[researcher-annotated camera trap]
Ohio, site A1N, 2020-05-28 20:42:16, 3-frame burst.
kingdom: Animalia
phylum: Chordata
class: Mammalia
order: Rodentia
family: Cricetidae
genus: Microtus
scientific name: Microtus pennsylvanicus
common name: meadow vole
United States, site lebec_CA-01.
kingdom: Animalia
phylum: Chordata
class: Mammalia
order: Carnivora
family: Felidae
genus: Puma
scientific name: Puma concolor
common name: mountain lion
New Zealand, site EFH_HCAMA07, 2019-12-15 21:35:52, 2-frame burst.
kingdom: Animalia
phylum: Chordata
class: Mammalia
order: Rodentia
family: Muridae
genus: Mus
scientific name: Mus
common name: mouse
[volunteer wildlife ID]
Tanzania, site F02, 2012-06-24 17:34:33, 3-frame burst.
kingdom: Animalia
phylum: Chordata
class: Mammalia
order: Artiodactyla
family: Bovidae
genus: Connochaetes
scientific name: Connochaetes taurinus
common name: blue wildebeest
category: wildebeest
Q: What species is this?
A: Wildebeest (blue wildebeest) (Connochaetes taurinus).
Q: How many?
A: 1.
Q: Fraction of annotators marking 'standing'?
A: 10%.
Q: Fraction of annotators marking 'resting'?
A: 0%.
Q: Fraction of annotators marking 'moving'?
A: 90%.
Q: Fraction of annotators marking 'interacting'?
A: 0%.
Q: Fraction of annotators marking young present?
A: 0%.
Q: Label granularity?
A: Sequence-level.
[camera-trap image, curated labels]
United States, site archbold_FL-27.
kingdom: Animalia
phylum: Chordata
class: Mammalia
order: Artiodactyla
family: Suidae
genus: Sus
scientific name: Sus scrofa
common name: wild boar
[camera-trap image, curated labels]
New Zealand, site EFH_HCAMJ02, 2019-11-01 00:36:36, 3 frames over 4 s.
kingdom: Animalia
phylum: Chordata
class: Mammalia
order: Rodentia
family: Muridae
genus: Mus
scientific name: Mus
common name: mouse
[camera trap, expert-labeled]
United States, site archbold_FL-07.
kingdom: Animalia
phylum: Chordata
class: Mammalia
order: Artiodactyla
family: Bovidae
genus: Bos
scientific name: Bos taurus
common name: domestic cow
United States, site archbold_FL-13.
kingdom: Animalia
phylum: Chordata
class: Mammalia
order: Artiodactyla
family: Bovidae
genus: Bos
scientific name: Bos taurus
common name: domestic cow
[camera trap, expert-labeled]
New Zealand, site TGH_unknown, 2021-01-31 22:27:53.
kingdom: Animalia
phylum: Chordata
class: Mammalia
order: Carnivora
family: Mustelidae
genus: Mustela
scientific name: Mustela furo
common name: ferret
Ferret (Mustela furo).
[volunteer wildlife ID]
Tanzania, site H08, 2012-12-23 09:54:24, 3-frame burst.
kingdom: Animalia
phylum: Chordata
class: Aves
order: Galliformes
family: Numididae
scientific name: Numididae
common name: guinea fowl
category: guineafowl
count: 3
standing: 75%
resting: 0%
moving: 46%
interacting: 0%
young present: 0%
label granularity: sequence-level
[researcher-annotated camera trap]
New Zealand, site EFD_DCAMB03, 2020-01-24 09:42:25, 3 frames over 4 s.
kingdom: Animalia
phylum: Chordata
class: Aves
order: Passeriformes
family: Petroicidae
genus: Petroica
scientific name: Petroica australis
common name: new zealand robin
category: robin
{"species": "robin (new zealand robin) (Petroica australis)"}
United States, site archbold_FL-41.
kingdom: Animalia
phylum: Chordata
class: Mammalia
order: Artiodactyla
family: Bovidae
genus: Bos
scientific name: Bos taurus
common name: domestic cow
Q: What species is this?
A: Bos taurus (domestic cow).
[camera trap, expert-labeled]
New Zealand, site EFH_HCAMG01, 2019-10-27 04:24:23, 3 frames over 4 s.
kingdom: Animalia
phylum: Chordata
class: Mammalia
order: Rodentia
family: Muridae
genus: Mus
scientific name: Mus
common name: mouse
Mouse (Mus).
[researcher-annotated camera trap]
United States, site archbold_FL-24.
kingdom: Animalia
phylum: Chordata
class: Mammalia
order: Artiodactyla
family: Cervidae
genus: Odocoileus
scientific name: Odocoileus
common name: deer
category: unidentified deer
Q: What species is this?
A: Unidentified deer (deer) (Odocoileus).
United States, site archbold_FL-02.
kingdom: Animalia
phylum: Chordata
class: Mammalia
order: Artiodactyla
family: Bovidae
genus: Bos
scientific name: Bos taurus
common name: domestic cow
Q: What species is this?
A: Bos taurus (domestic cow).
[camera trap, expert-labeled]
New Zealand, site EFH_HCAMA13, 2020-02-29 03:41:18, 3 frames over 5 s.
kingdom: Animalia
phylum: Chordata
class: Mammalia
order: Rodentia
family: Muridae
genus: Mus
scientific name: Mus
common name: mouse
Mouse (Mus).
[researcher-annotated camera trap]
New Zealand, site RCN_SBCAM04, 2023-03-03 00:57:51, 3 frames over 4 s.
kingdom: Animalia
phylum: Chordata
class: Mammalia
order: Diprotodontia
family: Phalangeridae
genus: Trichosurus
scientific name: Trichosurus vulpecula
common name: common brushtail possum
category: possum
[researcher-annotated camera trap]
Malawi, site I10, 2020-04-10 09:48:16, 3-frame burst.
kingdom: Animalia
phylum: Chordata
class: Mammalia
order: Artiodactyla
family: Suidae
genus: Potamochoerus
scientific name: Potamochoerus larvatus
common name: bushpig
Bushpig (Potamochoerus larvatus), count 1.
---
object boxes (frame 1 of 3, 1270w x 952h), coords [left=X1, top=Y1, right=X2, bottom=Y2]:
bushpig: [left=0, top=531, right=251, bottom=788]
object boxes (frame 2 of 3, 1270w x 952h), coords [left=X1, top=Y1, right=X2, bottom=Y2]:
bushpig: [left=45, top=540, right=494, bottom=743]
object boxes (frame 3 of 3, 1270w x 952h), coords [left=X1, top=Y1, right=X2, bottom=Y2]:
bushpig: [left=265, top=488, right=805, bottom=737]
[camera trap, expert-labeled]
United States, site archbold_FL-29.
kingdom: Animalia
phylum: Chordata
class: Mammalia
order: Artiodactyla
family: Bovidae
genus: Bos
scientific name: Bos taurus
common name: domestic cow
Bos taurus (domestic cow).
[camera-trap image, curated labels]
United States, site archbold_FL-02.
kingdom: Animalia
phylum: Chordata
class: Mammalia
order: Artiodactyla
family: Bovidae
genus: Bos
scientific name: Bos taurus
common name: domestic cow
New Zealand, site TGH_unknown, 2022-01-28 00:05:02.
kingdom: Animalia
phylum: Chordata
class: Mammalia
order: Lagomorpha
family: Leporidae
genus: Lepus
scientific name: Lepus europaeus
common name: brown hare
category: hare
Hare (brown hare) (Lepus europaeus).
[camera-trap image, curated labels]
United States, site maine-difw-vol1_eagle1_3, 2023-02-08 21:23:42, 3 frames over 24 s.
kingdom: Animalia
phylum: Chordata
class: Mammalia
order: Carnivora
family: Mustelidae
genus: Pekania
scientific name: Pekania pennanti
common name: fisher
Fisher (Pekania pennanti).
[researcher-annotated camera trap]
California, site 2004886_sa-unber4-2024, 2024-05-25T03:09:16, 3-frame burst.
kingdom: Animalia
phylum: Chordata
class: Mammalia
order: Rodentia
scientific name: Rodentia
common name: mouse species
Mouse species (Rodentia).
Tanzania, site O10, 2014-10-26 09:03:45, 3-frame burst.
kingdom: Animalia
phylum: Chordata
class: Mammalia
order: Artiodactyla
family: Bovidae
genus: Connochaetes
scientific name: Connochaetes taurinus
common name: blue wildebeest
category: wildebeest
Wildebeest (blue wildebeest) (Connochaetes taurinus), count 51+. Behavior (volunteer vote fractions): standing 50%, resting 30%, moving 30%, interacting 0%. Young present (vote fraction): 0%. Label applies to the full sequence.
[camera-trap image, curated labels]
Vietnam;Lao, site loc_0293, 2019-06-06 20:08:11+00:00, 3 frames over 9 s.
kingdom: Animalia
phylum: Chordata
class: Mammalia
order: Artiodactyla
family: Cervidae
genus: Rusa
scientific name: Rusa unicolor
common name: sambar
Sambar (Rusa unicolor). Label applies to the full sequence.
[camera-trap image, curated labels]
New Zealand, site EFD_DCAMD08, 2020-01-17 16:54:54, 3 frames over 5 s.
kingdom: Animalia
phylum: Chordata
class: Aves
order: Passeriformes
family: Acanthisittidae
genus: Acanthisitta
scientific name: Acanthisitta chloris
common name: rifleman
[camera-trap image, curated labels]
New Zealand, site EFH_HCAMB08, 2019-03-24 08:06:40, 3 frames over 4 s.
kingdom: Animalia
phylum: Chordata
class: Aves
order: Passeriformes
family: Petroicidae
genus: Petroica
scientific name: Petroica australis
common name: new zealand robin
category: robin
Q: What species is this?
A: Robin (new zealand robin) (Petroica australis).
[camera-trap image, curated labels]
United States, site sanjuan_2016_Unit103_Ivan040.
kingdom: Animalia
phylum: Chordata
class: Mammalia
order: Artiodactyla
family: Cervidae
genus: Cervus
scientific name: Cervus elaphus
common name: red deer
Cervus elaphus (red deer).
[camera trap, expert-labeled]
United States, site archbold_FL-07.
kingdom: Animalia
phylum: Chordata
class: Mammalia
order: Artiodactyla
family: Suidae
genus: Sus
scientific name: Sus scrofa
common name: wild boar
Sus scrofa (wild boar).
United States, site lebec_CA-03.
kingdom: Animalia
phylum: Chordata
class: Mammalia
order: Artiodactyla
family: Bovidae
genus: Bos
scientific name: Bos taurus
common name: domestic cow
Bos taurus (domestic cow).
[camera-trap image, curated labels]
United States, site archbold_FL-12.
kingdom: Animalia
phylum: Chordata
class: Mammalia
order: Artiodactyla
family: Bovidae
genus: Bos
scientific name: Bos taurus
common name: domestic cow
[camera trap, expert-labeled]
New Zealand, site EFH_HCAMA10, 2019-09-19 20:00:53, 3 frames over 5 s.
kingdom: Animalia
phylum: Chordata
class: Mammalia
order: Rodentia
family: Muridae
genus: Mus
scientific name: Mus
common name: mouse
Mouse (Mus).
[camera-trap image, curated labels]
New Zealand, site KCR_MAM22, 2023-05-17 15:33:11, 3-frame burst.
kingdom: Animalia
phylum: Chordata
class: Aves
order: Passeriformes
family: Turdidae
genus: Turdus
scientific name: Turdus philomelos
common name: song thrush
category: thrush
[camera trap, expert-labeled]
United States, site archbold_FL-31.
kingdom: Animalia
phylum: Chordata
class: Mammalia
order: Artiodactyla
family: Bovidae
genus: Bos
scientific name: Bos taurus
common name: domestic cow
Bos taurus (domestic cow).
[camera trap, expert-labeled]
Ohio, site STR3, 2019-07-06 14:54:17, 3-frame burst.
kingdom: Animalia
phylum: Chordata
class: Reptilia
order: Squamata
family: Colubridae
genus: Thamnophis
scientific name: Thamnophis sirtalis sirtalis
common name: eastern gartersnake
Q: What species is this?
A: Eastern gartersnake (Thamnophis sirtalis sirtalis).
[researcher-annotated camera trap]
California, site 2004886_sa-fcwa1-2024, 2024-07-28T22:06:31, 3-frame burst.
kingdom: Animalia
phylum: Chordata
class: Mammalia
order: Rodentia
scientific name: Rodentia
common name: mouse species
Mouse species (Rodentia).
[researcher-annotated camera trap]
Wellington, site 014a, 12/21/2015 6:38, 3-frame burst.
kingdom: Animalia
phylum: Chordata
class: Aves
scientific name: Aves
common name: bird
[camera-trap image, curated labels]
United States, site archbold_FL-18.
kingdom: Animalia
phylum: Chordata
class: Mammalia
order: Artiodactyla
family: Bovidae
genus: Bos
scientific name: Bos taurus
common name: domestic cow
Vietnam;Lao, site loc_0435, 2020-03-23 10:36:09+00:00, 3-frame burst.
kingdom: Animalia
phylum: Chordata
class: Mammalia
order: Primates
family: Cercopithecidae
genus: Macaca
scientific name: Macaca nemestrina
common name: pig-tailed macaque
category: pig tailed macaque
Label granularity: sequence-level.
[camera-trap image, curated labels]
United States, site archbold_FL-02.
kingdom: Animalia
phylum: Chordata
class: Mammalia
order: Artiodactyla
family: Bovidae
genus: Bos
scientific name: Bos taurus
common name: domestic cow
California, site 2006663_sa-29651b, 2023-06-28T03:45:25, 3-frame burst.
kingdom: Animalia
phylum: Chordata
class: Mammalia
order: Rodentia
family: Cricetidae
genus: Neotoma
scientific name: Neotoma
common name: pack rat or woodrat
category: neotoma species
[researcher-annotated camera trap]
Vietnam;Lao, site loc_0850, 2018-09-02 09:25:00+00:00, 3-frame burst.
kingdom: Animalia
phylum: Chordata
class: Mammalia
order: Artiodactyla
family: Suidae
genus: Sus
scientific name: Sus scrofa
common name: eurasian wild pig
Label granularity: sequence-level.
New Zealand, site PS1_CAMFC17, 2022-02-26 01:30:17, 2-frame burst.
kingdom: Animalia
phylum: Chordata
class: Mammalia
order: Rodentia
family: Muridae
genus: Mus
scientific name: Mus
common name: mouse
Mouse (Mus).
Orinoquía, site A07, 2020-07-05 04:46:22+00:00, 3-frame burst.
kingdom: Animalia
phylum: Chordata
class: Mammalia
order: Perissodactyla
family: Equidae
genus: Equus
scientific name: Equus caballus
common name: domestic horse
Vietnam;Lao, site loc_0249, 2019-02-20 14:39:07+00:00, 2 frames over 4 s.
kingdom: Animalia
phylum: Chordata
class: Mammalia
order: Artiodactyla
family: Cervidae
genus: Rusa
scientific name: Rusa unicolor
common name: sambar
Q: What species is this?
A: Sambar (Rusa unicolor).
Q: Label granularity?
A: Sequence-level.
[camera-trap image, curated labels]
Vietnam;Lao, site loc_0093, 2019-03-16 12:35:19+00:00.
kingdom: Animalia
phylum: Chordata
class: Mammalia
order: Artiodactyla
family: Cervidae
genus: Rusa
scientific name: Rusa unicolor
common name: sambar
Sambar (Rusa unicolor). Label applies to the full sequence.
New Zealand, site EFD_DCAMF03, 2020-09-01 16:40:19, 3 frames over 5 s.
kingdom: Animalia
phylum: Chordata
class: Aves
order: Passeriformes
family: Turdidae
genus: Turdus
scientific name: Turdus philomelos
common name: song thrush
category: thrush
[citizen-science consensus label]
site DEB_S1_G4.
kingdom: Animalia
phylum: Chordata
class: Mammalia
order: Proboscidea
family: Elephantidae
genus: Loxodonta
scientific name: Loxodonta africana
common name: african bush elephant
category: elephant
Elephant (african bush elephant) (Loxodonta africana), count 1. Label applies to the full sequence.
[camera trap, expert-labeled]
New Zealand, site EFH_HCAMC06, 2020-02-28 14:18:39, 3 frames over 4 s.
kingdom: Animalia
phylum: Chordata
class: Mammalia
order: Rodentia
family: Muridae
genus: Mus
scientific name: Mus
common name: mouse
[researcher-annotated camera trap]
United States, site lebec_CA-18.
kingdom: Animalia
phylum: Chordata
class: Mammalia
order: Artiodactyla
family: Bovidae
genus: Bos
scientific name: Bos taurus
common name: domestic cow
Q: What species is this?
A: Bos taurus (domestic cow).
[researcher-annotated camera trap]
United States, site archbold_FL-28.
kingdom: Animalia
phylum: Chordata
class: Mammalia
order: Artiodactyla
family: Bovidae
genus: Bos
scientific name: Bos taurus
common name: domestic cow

ASSIGNED TASK ->
The result should be every line of the material that contains the word "California", so copy those lines.

COMPLETED TASK ->
California, site 2004886_sa-unber4-2024, 2024-05-25T03:09:16, 3-frame burst.
California, site 2004886_sa-fcwa1-2024, 2024-07-28T22:06:31, 3-frame burst.
California, site 2006663_sa-29651b, 2023-06-28T03:45:25, 3-frame burst.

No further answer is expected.